ŞEREFLİ KİTAP
ŞEREFLİ KİTAP
Kur’an, çok faydalı ve feyizli bir kitaptır. O, inkârcıların iddia ettikleri gibi ne bir kâhin sözü, ne bir deli saçması, ne Allah’a yakıştırılmış bir uydurma, ne eski kuşaklardan kalma bir masal ve ne de şeytanlar tarafından getirilmiş bir mesajdır. Bütün bunlar ve bunlara benzer inkârcı iddiaları tümü ile asılsızdır. Bu kitap, yüce bir Kur’an’dır. Kaynağı bakımından yücedir, başlı başına yücedir, gösterdiği yolun yönü bakımından yücedir. Çünkü dünya ve ahirete dair birçok önemli ilmin esaslarını ihtivâ etmekte gayet güzel, hoş, yüceltmeye ve hürmete layık bir kitaptır. Bir hayat nizamını tebliğ eden bu kitaptaki ilkeler, bir inanca dayalı ahlak, ibadet, muamelat esasları, medeniyet, kültür, ekonomi, adalet, barış ve savaş kanunlarını, kısaca hayatın tüm yönlerini kapsamaktadır.

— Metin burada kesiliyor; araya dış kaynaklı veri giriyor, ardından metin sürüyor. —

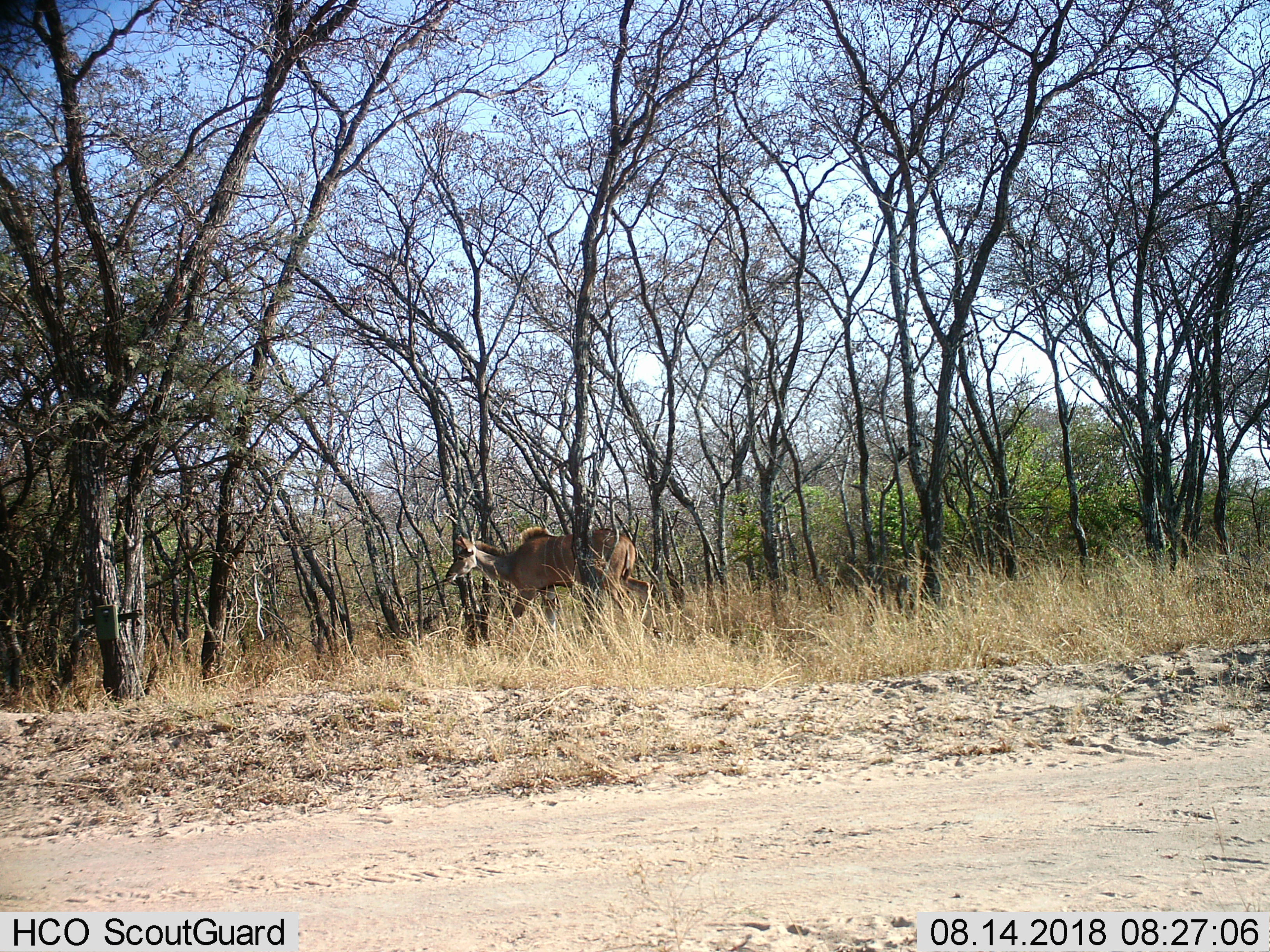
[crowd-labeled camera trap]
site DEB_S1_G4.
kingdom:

Allah’ın ifadesiyle “O, elbette değerli, şerefli bir Kur’an’dır” (Vakıa, 56/77). Şüphesiz bu kitap, kıyamete kadar her çağda okunup amel edilerek gündeme getirilmesi ve hayatın her alanına hükmetmesi gereken çok kıymetli bir mesajdır. Bu ayette Kur’an, “mertebesi yüksek, değerli, şerefli ve yüce” anlamlarına gelen kerîm sıfatıyla nitelenmiştir. Çünkü Allah, son kitap olması dolayısıyla onu bütün ilâhî kitaplardan mükemmel kılmış, gerçek dışı unsurların ona karışmasını önlemiş, onda yüksek ahlâk ilkelerine ve insan hayatı için çok önemli konulara yer vermiştir. Onu okuyanın, anlamaya ve yaşamaya gayret gösterenin değeri artar; o, gerçeğe ulaştıran kanıtlarla doludur, içerdiği hidayet, bilgi, açıklama ve hikmetlerle her türlü övgünün üzerinde bir kıymeti haizdir.

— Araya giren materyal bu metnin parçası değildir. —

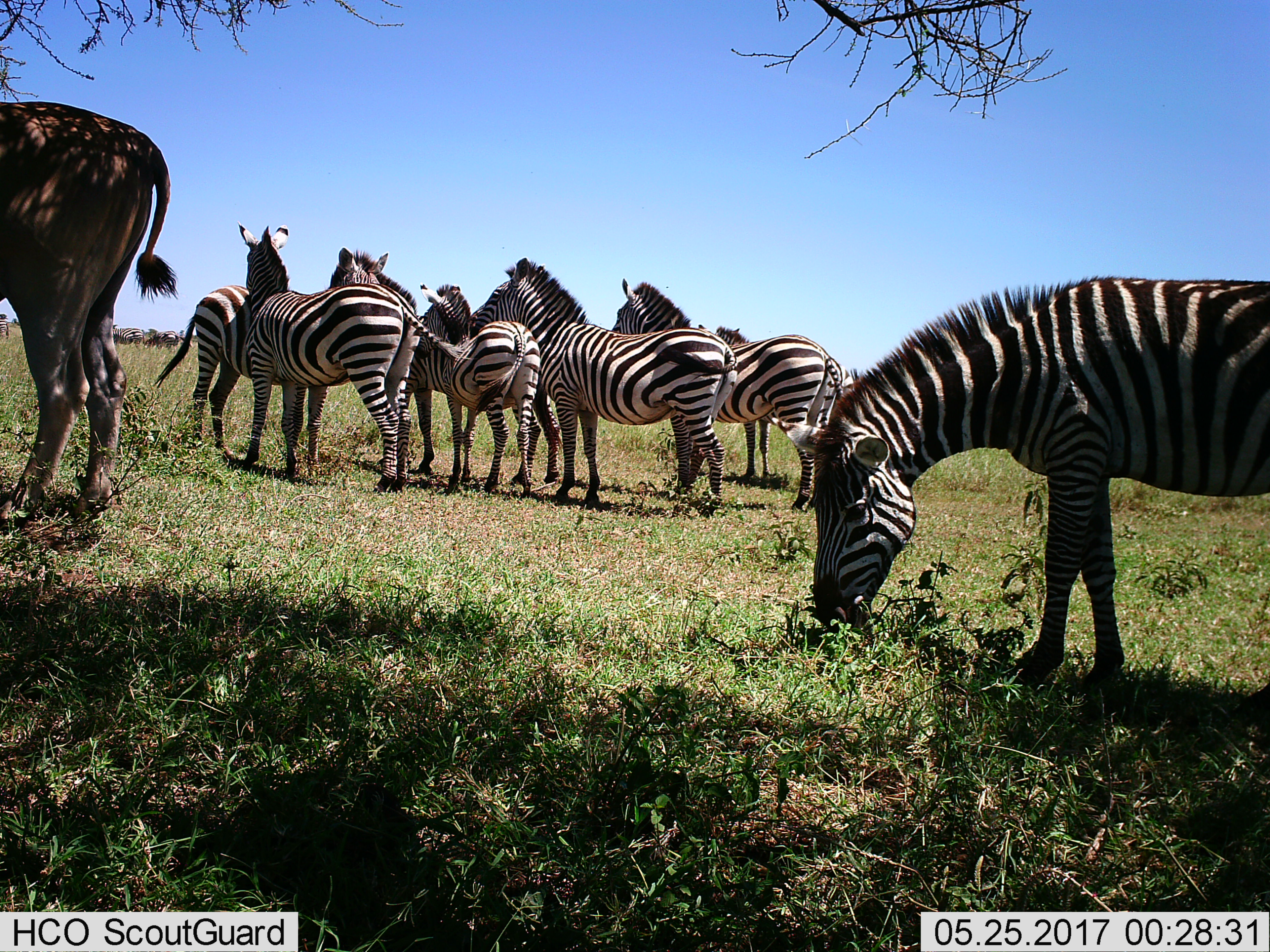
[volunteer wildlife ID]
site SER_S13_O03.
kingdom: Animalia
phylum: Chordata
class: Mammalia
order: Perissodactyla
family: Equidae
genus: Equus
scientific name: Equus quagga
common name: plains zebra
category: zebraplains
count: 11-50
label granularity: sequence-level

Kur’an, şerefli ve yüce bir kitap olduğu için onun hükümlerine gerçek anlamda inanıp onları sosyal hayatında da uygulayanları, dünyada da ahirette de yüceltir ve şereflendirir. Ancak ona değer vermeyerek arzu ve isteklerine uyarak onun ayetlerinden uzaklaşan ve onlardan yüz çevirip dinden çıkanlar ise alçaldıkça alçalır. Dünya menfaatlerine, hırs ve rahatına yönelip çeşitli günahlara kapılarak bu hayvani arzuların hırsına öyle yenik düşenler, sonunda bütün yüce olan şeyleri bir kenara iterek tüm aklî ve ahlakî terakki yeteneklerini boşa harcamış olurlar. Kur’an’da anlatılan bu insan tipi, haricî şartlar ne olursa olsun, daima aklıyla bedensel güdüleri arasındaki çatışmanın ve dolayısıyla içsel huzursuzluğun, hayalî korku ve kuruntuların kurbanı durumundadır. Bunun için de, inanmış bir kişinin inanç yoluyla eriştiği zihnî berraklıktan, ruhî dengeden yoksundur.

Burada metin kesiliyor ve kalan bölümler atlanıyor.